To a certain extent, Baxter
was sensitive enough to recognise the social currents that brought people of
diverse social backgrounds into struggle against the king. Baxter used the only
tool available to him. He “ransacked the Bible and half-understood historical
precedent for some theory to explain what they were doing”.
Baxter chose the
parliamentary side because he felt that “for the debauched rabble through the
land emboldened by his (the kings) gentry and seconded by the common soldiers
of his army, took all that were called Puritans for their enemies”.
While it is correct
to place Baxter’s writings alongside that of Hobbes and Harrington Schlatter believes that Baxter’s opposition to
Hobbes and Harrington were that they believed in a secular state, but Baxter
did not.
Having said that Baxter
closely followed the writings of Hobbes and Harrington declaring "I must begin at the bottom and touch
these Praecognita which the politicians doth presuppose because I have to do
with some that will deny as much, as shame will suffer them to deny."
Baxter was heavily
critical of Hobbes whose “mistake” according to one writer “was that in his
doctrine of "absolute impious Monarchy' he gives priority to man by making
sovereign the will of man rather than the will of God. Baxter deplored any
attempt to draw criteria for right and wrong from man's As for Harrington; his
great fallacy consisted in denying God's sovereignty by making "God the
Proposer, and the people the Resolvers or Confirmers of all their laws."
If his [Harrington's] doctrine be true, the Law of nature is no Law, till men
consent to it. At least where the Major Vote can carry it, Atheism, Idolatry,
Murder, Theft, Whoredome, etc., are no sins against God. Yea no man sinneth
against God but he that consenteth to his Laws. The people have the greater
authority or Government than Gods in Baxter's view, such conceptions of
politics and its practice as those of Hobbes and Harrington is suited to atheists
and heathen”.
While being critical
his writings bore similarities to both Hobbes and Harrington.According to
Geoffrey Nuttall "in politics as well as an ecclesiastical position as
continually taking a 'moderate' position which from both sides would bring him
charges of betrayal or insincerity."

▶ _DATA_:
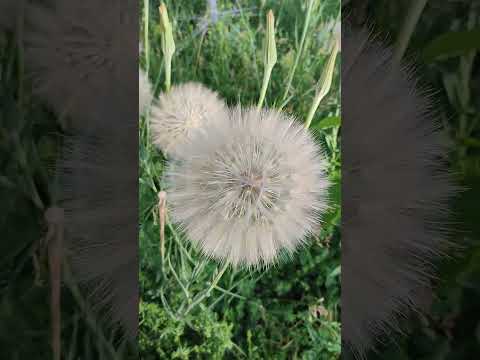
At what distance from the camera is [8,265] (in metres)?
0.40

▶ _TASKS TO PERFORM_:
1. Using the passage on Baxter's political thought, explain in one to three sentences why Baxter chose the parliamentary side.
2. Resume the passage on Baxter's political thought, starting after its final sentence.

▶ _RESULTS FOR EACH TASK_:
1. Baxter sided with Parliament because he felt that the debauched rabble throughout the land, emboldened by the king's gentry and supported by the common soldiers of the king's army, regarded everyone called a Puritan as an enemy.

2.
To the consternation
of many revisionist historians, a case can be made that the English revolution
was fought along class lines. As Baxter himself put it at the time: “A very
great part of the knights and gentlemen of England . . . adhered to the King .
. . And most of the tenants of these gentlemen, and also most of the poorest of
the people, whom the others call the rabble, did follow the gentry and were for
the King. On the Parliament’s side were (besides themselves) the smaller part
(as some thought) of the gentry in most of the counties, and the greatest part
of the tradesmen and freeholders and the middle sort of men, especially in
those corporations and counties which depend on clothing and such
manufactures…Freeholders and tradesmen are the strength of religion and
civility in the land, and gentlemen and beggars and servile tenants are the
strength of iniquity”.[4]
Conclusion
To conclude Schlatter
offers some advice on how we should understand Richard Baxter's place in the
English revolution “students of Baxter must look backwards, for he stands near
the end of a tradition which, although someone is always trying to revive it as
a weapon in the never-ending war on liberty and democracy has been long been
dead. To understand Baxter’s politics we must reflect on that long political
tradition which achieved its first and most magnificent expression in the City
of God, which flourished in the Middle Ages and Reformation, and died in the
Age of Reason”.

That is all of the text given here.